Our most persuasive messengers were African women on whom PEPFAR had a direct impact. These women spoke at public forums and met with lawmakers in venues where they could share their personal stories. On one occasion, for example, I took an HIV-positive women’s-health advocate from Botswana to meet with high-ranking members of the Senate Foreign Relations Committee. No one could have explained more passionately than she did the critical need for a comprehensive prevention program.

But the real game changer came in the form of science-based research. We pressed lawmakers to authorize studies that would examine the effectiveness of PEPFAR. Members of Congress might reject our facts and figures, but it would be much harder for them to dismiss the findings of congressionally mandated reports. In one such report, the Government Accountability Office (GAO) concluded in 2006 that the abstinence-based funding requirement “presented challenges” for 17 of the 20 PEPFAR country teams that the GAO studied. A report by the Institute of Medicine (IOM), an arm of the National Academy of Sciences, went a step further. The authors of that report, which came out in 2007, recommended eliminating the abstinence- until-marriage funding restriction.

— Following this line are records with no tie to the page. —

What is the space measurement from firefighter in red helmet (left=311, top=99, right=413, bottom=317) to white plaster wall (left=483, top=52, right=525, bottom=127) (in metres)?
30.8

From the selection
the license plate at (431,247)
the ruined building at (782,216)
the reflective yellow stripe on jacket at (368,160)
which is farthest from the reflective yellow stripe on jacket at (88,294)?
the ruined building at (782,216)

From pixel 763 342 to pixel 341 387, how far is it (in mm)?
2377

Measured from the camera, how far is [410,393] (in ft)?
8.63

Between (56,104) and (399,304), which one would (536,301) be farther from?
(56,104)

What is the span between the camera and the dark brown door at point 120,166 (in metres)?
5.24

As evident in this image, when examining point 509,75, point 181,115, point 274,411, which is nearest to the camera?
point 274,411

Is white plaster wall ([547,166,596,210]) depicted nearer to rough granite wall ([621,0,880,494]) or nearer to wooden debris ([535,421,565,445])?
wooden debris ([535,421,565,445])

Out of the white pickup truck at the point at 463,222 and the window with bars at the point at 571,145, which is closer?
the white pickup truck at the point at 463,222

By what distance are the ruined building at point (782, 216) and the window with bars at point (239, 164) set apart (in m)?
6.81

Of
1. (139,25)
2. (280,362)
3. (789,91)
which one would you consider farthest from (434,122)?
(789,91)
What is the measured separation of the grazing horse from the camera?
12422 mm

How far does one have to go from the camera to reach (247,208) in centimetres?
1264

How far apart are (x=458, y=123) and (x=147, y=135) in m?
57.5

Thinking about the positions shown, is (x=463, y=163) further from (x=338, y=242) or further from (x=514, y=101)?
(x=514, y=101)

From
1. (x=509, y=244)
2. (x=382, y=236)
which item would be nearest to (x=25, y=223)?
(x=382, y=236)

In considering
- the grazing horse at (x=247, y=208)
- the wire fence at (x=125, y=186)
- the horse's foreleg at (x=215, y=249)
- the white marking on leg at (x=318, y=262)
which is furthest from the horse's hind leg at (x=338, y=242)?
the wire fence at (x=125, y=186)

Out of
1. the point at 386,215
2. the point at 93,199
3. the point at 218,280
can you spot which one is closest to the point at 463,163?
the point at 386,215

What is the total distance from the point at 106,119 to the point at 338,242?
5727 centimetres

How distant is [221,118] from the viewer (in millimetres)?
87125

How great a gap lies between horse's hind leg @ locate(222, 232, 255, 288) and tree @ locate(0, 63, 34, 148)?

Subsequent research has not only supported our advocacy project, but also vindicated it. A far-reaching evaluation of PEPFAR that IOM published this past February found that recent revisions to the law had improved the effectiveness of HIV-prevention programs for people who live daily at elevated risk of the disease. The report, requested by Congress, confirmed that policy changes in Washington had substantially improved in-country programs by including more comprehensive approaches.

The elimination of the abstinence-only policy remains tenuous. That’s why the latest IOM report is so crucial. We now have clear evidence that removal of the abstinence earmark and implementation of the 2011 policy guidance have given people greater access to HIV-prevention programs that meet their needs. Thanks to a rare confluence of factors, we are thus able to demonstrate the real impact of our ongoing advocacy project.

We will continue to press for changes that will make more people (including sex workers) eligible for PEPFAR programs. We will also continue to push for increased awareness of the role that family planning can play in the prevention and treatment of HIV. Meanwhile, as PEPFAR celebrates its first decade of existence, it is better equipped to stem the AIDS epidemic. The key to that outcome, we believe, has been the marriage of science-based research and rights-based health policy.